§ **Problems to solve**
(a) In the tribunal decision, on what date was the claimant's application to extend his leave to remain refused?
(b) Say whether each statement agrees with the tribunal decision, and quote the words of the decision that settle it: (i) The claimant arrived in the UK on 31st October 2010. (ii) First-tier Tribunal Judge Frazer granted permission to appeal. (iii) An anonymity order was made in this case.
(c) Resume the tribunal decision from the point where it stops.

** start of Reading passage **

The decision



Upper Tribunal
(Immigration and Asylum Chamber) Appeal Number: IA/31541/2015


THE IMMIGRATION ACTS


Heard at Field House
Decision and Reasons Promulgated
On 11th October 2016
On 12th October 2016



Before

UPPER TRIBUNAL JUDGE LINDSLEY

Between

THE SECRETARY OF STATE FOR THE HOME DEPARTMENT
Appellant
and


MR ARSLAN GHAFOOR
(ANONYMITY ORDER NOT MADE)

Respondent
Representation:

For the Appellant: Ms Z Ahmad, Senior Home Office Presenting Officer
For the Respondent: Ms K Parker, Counsel instructed by Qualified Legal Solicitors


DECISION AND REASONS

Introduction

1. The claimant is a citizen of Pakistan born on 19th March 1991. He arrived in the UK on 31st October 2010 as a Tier 4 student migrant with leave to enter valid until 17th May 2013. On 16th May 2013 he applied to extend his leave to remain as a Tier 4 student migrant. This application was refused on 3rd September 2015. His appeal against the decision was allowed under the Immigration Rules by First-tier Tribunal Judge Frazer in a determination promulgated on the 29th March 2016.
2. Permission to appeal was granted by Designated Judge of the First-tier Tribunal Appleyard on the 26th August 2016 on the basis that it was arguable that the First-tier judge had erred in law in law in failing to give adequate reasons for why the Tribunal found that the claimant had not exercised deception given the specific evidence which identifies him as having done such.
3. The matter came before me to determine whether the First-tier Tribunal had erred in law.
Submissions - Error of Law & Remaking
4. The Secretary of State argues firstly that the First-tier Tribunal erred by failing to appreciate that the witness statements and extract from the spread sheet do assist the Secretary of State's case, contrary to what is said at paragraph 21 of the decision. They show how the claimant was identified by ETS as someone whose test was invalid. It was not correct therefore to say that there was no evidence of deception against this claimant, as is done at paragraphs 19-21 of the decision and the engagement with the evidence by the First-tier Tribunal was superficial and shallow.

** end of Reading passage **
** start of Available data **

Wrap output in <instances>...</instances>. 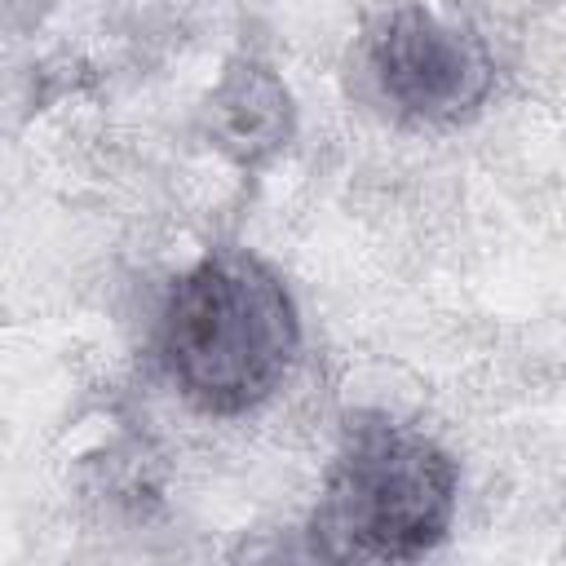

** end of Available data **

§ **Solved tasks**
(a) 3rd September 2015

(b)
(i) Yes: "He arrived in the UK on 31st October 2010"
(ii) No: "Permission to appeal was granted by Designated Judge of the First-tier Tribunal Appleyard"
(iii) No: "(ANONYMITY ORDER NOT MADE)"

(c)
5. The Secretary of State argues that their evidence was sufficient to find on the balance of probabilities that the claimant used deception and the Tribunal ought therefore to have properly done so.
6. Secondly the Secretary of State argues that as the claimant had no valid English test and no valid CAS he could not meet the requirements of the Immigration Rules and thus that the appeal should not have been allowed on this basis, and further that there was no requirement of fairness, in accordance with Thakur (PBS decision - common law fairness) [2011] UKUT 151, that he given extra time now to retake an English test and find another sponsor, or other evidence that the decision of the respondent was not in accordance with the law. Thakur is an old case, and the authority of EK (Ivory Coast) v SSHD [2014] EWCA Civ 1517 held that even if a CAS ceased to be valid whilst an application was pending this did not make a decision in breach of common law rules of fairness if the claimant was not given an opportunity to obtain a further CAS. As a result the appeal could not be allowed on the basis that the decision was not in accordance with the law.
7. Ms Parker argued for the claimant that the decision on deception was well argued by the First-tier Tribunal and no error existed in this decision. She accepted that it was an error to say the appeal was allowed under the Immigration Rules, as the claimant had no CAS or English certificate, but maintained that it should have been allowed as not in accordance with the law as this was said to be the case at paragraph 23 of the decision. She maintained that the decision was reasoned as there was reliance on the delay in decision-making of 19 months by the respondent and the revocation of the CAS which she believed had happened as a result of this delay.
Conclusions - Error of Law
8. The First-tier Tribunal found that the claimant had given credible evidence that he had taken the TOIEC tests as he was able to describe the tests he took in detail, see paragraph 22 of the decision. The First-tier Tribunal also makes criticisms of the Secretary of State's evidence that were rationally open to the Tribunal at paragraph 21 such as it being produced on information from ETS which had not been tested by the Secretary of State and that the witnesses did not have expert understanding of the issues involved. It is correct that there is a possibility of false positives according to that evidence, and also that the specific evidence from ETS does not say that the claimant had obtained his test result by deception but only that ETS had invalidated his test result. The weight to be given to evidence is a matter for the Tribunal and is was rationally open to the First-tier Tribunal to find that the evidence of deception was not sufficient to show this on the balance of probabilities, as indeed happened in SM & Qadir v SSHD (ETS- evidence- burden of proof) [2016] UKUT 229.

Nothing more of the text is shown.